2010 may be gone, but I can still smell the simmering duck fat...the mark of a successful year, or at least a successful NYE celebration, in my book.
As is becoming the habit these days, we opted out of a big to-do for New Year's Eve and decided to spend it coccooned in our apartment with our little family unit. I had gotten it into my head that I wanted to make cassoulet - a French meat and bean stew that has been bouncing around in my head for a few years now - and in a grand romantic gesture my husband suggested that we celebrate the end of 2010 by cooking together. Sigh. I love that guy.
Cassoulet is no 30-minute meal. In fact, I went for the "Easy Cassoulet" recipe in my Gourmet cookbook instead of the two-day standard ordeal, and "Easy" in this case pared the active time down to a mere four hours. E's new affinity for independent play sure came in handy, as there aren't a lot of tasks in cassoulet-making that are toddler friendly, apart from tying together a bouqet garni. No, there's far too much slicing of meats and spattering of duck fat for little bodies...or for anyone tending towards the vegetarian lifestyle for that matter.
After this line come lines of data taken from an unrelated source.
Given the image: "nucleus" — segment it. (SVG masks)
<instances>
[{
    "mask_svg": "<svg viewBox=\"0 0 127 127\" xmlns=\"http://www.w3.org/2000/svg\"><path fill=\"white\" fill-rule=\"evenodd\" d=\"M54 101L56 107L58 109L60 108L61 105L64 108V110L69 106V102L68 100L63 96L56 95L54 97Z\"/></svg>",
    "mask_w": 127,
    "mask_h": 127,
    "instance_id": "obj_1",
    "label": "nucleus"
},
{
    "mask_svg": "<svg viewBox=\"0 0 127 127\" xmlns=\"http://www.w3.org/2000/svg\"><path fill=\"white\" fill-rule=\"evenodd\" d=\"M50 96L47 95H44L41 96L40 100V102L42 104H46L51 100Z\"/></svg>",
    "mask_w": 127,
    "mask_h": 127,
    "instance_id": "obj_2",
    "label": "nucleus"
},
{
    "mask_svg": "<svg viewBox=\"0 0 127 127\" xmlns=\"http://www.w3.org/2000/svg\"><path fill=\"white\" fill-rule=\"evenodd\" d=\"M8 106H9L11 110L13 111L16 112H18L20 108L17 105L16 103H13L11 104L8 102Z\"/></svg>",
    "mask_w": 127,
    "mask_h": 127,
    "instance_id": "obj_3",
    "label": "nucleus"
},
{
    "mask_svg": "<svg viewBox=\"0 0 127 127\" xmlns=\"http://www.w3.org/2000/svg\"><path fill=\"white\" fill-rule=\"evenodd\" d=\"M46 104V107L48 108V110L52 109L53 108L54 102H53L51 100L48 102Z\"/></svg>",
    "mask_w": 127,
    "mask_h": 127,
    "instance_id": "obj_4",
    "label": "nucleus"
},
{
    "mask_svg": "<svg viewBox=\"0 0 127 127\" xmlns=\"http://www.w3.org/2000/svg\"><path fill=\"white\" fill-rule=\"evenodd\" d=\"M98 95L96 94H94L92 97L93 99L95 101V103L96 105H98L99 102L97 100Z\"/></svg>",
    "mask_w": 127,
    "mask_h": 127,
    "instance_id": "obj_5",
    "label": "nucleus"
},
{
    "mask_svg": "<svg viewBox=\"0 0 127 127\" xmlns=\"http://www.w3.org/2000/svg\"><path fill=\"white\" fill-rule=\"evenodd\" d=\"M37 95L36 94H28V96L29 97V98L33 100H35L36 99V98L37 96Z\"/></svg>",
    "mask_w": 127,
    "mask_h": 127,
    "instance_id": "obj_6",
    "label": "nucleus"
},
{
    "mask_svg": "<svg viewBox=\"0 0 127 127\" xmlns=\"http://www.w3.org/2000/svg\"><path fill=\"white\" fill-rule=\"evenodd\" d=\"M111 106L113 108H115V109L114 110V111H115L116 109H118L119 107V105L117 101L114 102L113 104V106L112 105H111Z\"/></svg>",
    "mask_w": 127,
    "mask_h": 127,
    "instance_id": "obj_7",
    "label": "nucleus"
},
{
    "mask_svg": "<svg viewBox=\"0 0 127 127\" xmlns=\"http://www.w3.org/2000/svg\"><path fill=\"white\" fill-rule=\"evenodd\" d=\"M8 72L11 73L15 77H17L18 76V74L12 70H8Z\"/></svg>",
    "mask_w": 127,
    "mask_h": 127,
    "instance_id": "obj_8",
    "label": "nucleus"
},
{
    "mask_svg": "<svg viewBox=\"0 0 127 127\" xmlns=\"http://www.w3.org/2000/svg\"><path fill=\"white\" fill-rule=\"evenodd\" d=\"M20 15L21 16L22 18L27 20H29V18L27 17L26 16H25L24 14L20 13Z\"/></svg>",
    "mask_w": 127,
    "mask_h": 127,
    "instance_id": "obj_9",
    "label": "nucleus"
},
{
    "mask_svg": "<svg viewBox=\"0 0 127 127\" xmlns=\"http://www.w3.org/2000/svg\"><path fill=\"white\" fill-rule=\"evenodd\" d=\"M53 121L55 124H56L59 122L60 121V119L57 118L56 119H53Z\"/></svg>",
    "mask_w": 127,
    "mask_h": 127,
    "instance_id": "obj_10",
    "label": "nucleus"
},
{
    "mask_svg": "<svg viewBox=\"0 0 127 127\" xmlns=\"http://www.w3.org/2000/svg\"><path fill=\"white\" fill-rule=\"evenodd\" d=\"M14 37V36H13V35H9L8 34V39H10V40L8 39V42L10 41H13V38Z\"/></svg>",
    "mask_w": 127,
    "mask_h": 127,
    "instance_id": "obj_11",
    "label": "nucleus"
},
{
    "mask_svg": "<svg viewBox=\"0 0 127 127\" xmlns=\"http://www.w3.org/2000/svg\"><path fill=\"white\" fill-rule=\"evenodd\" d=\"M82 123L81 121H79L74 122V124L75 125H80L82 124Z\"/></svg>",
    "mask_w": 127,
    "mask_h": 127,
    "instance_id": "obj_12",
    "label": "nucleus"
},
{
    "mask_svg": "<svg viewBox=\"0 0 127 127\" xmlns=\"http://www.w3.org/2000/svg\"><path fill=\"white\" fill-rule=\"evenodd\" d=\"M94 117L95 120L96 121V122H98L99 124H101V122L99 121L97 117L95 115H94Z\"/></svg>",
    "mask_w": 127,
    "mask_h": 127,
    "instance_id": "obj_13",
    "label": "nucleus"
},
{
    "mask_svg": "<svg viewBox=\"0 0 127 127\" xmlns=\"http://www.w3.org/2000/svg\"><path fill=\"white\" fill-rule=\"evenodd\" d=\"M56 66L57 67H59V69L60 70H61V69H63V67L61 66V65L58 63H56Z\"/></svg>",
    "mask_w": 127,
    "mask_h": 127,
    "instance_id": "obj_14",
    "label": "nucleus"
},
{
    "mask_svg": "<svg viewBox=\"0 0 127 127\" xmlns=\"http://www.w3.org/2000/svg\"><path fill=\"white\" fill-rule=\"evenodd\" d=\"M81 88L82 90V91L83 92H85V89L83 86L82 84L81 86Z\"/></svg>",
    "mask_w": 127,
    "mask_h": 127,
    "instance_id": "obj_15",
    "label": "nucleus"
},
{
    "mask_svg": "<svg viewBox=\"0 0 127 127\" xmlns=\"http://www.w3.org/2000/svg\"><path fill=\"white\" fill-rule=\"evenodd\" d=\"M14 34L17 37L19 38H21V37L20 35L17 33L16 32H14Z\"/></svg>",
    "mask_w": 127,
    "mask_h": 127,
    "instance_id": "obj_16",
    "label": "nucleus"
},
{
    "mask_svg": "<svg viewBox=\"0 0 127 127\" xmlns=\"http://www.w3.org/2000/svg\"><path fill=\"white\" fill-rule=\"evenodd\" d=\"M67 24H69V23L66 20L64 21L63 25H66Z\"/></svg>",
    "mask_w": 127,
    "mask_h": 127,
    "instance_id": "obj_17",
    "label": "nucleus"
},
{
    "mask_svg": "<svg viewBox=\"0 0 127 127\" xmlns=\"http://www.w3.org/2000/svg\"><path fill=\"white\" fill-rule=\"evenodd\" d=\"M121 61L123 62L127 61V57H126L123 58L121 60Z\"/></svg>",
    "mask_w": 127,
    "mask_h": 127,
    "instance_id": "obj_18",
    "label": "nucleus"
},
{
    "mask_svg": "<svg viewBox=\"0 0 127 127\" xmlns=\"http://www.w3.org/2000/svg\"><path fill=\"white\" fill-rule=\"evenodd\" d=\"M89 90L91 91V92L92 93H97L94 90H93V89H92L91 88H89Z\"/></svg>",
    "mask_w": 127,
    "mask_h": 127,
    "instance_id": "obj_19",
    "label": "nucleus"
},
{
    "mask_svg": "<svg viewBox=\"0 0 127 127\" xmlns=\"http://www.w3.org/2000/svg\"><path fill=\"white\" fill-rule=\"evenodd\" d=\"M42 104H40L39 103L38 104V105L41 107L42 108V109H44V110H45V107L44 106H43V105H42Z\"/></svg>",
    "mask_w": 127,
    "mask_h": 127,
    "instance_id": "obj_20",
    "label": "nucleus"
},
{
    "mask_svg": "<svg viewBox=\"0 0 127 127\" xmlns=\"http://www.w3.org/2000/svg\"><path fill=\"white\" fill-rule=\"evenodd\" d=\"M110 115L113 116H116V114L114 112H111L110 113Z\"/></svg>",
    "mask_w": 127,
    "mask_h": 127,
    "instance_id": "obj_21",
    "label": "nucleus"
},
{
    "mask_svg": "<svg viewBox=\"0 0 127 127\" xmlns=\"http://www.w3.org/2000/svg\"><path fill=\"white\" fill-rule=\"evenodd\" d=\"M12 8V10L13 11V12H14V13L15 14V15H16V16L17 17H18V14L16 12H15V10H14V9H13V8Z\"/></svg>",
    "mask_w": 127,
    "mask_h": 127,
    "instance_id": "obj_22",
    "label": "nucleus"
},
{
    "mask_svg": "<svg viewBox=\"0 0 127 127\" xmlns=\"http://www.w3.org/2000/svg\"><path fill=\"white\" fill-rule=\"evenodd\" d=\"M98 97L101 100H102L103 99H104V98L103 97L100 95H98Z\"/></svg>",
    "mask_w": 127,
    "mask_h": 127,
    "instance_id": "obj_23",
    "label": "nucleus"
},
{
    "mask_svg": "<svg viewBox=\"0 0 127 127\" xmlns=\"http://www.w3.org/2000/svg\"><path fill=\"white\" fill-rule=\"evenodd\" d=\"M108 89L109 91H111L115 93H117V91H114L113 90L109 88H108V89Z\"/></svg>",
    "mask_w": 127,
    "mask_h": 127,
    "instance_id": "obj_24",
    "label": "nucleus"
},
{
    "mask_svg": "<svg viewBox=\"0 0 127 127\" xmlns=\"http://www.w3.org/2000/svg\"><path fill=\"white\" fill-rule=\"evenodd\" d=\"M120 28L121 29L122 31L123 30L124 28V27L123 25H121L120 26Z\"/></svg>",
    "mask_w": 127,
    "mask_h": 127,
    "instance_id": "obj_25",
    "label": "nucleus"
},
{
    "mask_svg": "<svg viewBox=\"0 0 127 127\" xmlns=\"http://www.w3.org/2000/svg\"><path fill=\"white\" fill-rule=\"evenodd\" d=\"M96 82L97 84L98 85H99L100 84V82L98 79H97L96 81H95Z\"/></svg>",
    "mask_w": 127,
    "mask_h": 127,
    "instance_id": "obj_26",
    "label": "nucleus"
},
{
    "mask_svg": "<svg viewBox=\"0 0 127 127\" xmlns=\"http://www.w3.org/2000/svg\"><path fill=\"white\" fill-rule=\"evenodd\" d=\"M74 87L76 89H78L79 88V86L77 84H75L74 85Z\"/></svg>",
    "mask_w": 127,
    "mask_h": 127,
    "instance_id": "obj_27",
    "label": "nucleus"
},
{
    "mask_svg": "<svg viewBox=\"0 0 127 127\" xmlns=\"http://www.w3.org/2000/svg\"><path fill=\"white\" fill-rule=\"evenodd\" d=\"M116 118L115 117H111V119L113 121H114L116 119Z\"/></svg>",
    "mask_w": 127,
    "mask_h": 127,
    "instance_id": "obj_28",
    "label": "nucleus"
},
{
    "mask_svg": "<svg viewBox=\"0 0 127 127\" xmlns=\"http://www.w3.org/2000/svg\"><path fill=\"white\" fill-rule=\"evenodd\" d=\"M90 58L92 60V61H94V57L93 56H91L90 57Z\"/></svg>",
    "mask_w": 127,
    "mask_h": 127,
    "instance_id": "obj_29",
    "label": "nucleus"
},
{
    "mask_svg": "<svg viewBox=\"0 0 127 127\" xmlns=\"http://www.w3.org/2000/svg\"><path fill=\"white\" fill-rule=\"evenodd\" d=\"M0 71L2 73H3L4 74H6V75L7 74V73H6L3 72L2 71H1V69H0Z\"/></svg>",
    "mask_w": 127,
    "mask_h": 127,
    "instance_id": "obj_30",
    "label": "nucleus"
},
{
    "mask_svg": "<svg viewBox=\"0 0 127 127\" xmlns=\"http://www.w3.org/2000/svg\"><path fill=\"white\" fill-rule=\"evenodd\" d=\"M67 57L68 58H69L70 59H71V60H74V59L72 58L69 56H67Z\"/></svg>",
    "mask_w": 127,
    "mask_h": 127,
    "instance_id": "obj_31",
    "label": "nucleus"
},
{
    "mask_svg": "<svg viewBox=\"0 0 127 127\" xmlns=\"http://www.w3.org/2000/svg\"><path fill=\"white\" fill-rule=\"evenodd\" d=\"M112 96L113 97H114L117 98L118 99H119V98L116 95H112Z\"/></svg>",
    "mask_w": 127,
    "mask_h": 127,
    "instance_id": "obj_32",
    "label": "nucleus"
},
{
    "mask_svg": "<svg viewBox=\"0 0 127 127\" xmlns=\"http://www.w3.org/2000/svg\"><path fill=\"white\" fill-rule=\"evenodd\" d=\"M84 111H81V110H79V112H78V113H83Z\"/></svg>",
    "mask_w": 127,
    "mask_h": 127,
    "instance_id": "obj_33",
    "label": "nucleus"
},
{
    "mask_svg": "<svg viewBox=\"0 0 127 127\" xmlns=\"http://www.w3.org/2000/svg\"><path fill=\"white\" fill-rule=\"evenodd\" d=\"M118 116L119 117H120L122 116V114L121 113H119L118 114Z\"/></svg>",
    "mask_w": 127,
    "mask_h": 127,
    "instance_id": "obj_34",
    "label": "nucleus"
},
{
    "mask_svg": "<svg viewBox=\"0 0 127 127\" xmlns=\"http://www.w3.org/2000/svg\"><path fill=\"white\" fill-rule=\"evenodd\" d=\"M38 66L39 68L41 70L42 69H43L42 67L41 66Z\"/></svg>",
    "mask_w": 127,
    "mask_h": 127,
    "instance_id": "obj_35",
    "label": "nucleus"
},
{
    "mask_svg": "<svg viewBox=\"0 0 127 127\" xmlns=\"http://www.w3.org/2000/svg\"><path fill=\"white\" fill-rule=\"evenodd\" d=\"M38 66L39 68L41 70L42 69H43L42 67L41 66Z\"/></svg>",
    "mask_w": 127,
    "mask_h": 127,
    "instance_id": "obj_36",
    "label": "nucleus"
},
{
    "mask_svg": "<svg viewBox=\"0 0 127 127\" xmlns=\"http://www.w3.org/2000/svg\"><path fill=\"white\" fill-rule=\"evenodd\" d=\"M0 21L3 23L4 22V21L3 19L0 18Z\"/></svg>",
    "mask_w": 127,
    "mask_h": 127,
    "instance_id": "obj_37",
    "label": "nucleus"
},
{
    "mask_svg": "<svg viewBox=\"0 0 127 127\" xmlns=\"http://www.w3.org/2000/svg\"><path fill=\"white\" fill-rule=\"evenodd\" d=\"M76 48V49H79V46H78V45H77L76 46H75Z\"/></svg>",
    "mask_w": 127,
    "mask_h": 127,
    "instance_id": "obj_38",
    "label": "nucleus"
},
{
The whole affair went off without a hitch, with more than a few kisses, some energy-building chocolate, quite a bit of sweating and no trace of blood or tears. It was an absolutely exquisite way to spend New Year's Eve, if you ask me, and J even suggested that we make cooking together on NYE an annual tradition. Double sigh. Hands off, ladies.
Lucky for you, we took some photos so you can follow along. Just have a napkin handy for the drool...
The sous chef
At one point E informed us that she was taking her frogs and going to the park. If those boots hadn't been so tricky, we might have had a problem.
Beans simmering with duck bones. Quack.
Many knives were dirtied in the quest for the perfect sausage slicer.